The couple acknowledged that the experiment was something of a luxury, given that many people have no choice about how much to spend on food.
“People in our situation have the leisure to be concerned about issues like this,” Ms. Leonard said. “If we were actually living in this situation, I would not be taking the time to be concerned about what I could and could not have; I’d be worried about survival.”
Researchers say the experiment reflects many of the challenges that poor people actually face. When food stamps and income checks run low toward the end of the month, they often do scrape by on a dollar a day or less. But many people don’t know how to prepare foods from scratch, or lack the time.
“You have to know how to cook beans and rice, how to make tortillas, how to soak lentils,” said Adam Drewnowski, director of the Center for Public Health Nutrition at the University of Washington. “Many people don’t have the knowledge or the time if they’re working two jobs.”
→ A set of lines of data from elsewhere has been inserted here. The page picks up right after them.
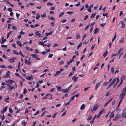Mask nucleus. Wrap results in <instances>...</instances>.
<instances>
[{
    "label": "nucleus",
    "mask_w": 126,
    "mask_h": 126,
    "mask_svg": "<svg viewBox=\"0 0 126 126\" xmlns=\"http://www.w3.org/2000/svg\"><path fill=\"white\" fill-rule=\"evenodd\" d=\"M122 92V93L120 94L119 97L120 98L123 99L126 95V93L124 92Z\"/></svg>",
    "instance_id": "1"
},
{
    "label": "nucleus",
    "mask_w": 126,
    "mask_h": 126,
    "mask_svg": "<svg viewBox=\"0 0 126 126\" xmlns=\"http://www.w3.org/2000/svg\"><path fill=\"white\" fill-rule=\"evenodd\" d=\"M102 82V81H101L96 83L95 88V90H96L98 87L100 86L101 84V83Z\"/></svg>",
    "instance_id": "2"
},
{
    "label": "nucleus",
    "mask_w": 126,
    "mask_h": 126,
    "mask_svg": "<svg viewBox=\"0 0 126 126\" xmlns=\"http://www.w3.org/2000/svg\"><path fill=\"white\" fill-rule=\"evenodd\" d=\"M121 115L120 114H118L117 115L115 116L114 119H113V120L116 121L119 118L121 117Z\"/></svg>",
    "instance_id": "3"
},
{
    "label": "nucleus",
    "mask_w": 126,
    "mask_h": 126,
    "mask_svg": "<svg viewBox=\"0 0 126 126\" xmlns=\"http://www.w3.org/2000/svg\"><path fill=\"white\" fill-rule=\"evenodd\" d=\"M99 107V106L97 104L94 105L93 106V110L95 111Z\"/></svg>",
    "instance_id": "4"
},
{
    "label": "nucleus",
    "mask_w": 126,
    "mask_h": 126,
    "mask_svg": "<svg viewBox=\"0 0 126 126\" xmlns=\"http://www.w3.org/2000/svg\"><path fill=\"white\" fill-rule=\"evenodd\" d=\"M116 79L117 81L116 83H115L113 86V88H114L116 86L119 81V79L118 78H117Z\"/></svg>",
    "instance_id": "5"
},
{
    "label": "nucleus",
    "mask_w": 126,
    "mask_h": 126,
    "mask_svg": "<svg viewBox=\"0 0 126 126\" xmlns=\"http://www.w3.org/2000/svg\"><path fill=\"white\" fill-rule=\"evenodd\" d=\"M122 117H126V110L125 109L123 110L122 113Z\"/></svg>",
    "instance_id": "6"
},
{
    "label": "nucleus",
    "mask_w": 126,
    "mask_h": 126,
    "mask_svg": "<svg viewBox=\"0 0 126 126\" xmlns=\"http://www.w3.org/2000/svg\"><path fill=\"white\" fill-rule=\"evenodd\" d=\"M75 75L72 78V79L74 80V82H75L76 81L78 80V77H75Z\"/></svg>",
    "instance_id": "7"
},
{
    "label": "nucleus",
    "mask_w": 126,
    "mask_h": 126,
    "mask_svg": "<svg viewBox=\"0 0 126 126\" xmlns=\"http://www.w3.org/2000/svg\"><path fill=\"white\" fill-rule=\"evenodd\" d=\"M16 58L15 57H13V58H12L11 59H8V61L11 63H12L14 62V60L16 59Z\"/></svg>",
    "instance_id": "8"
},
{
    "label": "nucleus",
    "mask_w": 126,
    "mask_h": 126,
    "mask_svg": "<svg viewBox=\"0 0 126 126\" xmlns=\"http://www.w3.org/2000/svg\"><path fill=\"white\" fill-rule=\"evenodd\" d=\"M63 69L61 68L60 71H57L56 72V76L57 75H58L62 71H63Z\"/></svg>",
    "instance_id": "9"
},
{
    "label": "nucleus",
    "mask_w": 126,
    "mask_h": 126,
    "mask_svg": "<svg viewBox=\"0 0 126 126\" xmlns=\"http://www.w3.org/2000/svg\"><path fill=\"white\" fill-rule=\"evenodd\" d=\"M69 91V90H68V89L67 88H66L65 89H63L62 90V92L63 93H66Z\"/></svg>",
    "instance_id": "10"
},
{
    "label": "nucleus",
    "mask_w": 126,
    "mask_h": 126,
    "mask_svg": "<svg viewBox=\"0 0 126 126\" xmlns=\"http://www.w3.org/2000/svg\"><path fill=\"white\" fill-rule=\"evenodd\" d=\"M99 31V29L98 28H96L95 29L94 32V34H96L98 33V31Z\"/></svg>",
    "instance_id": "11"
},
{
Last year, Dr. Drewnowski led a study, published in The Journal of the American Dietetic Association, comparing the prices of 370 foods sold at supermarkets in the Seattle area. The study showed that “energy dense” junk foods, which pack the most calories and fewest nutrients per gram, were far less expensive than nutrient-rich, lower-calorie foods like fruits and vegetables. The prices of the most healthful foods surged 19.5 percent over the two-year study period, while the junk food prices dropped 1.8 percent.
Obesity researchers worry that these trends will push consumers toward less healthful foods. “The message for this year and next year is going to be affordable nutrition,” Dr. Drewnowski said. “It’s not the food pyramid, it’s the budget pyramid.”
The experiment in California was hardly the first of its kind, though the teachers’ budget was tighter than most. Last month Gov. Jennifer M. Granholm of Michigan and her family took a weeklong “food stamp challenge,” spending only $5.87 per day per person on food — the Michigan food stamp allotment. She told reporters that she ended up buying a lot of macaroni and cheese. Last year Gov. Theodore R. Kulongoski of Oregon lived for a week on his state’s $3-a-day food stamp allocation.
Ms. Leonard and Mr. Greenslate, who chronicled their dollar-a-day experience on their blog, onedollardietproject.wordpress.com, say they are looking at other ways to explore how difficult it is for people with limited income to eat a healthful diet.
“I challenge anyone to try to live on a dollar a day and eat fresh food in this country,” Mr. Greenslate said. “I would love to be proven wrong.”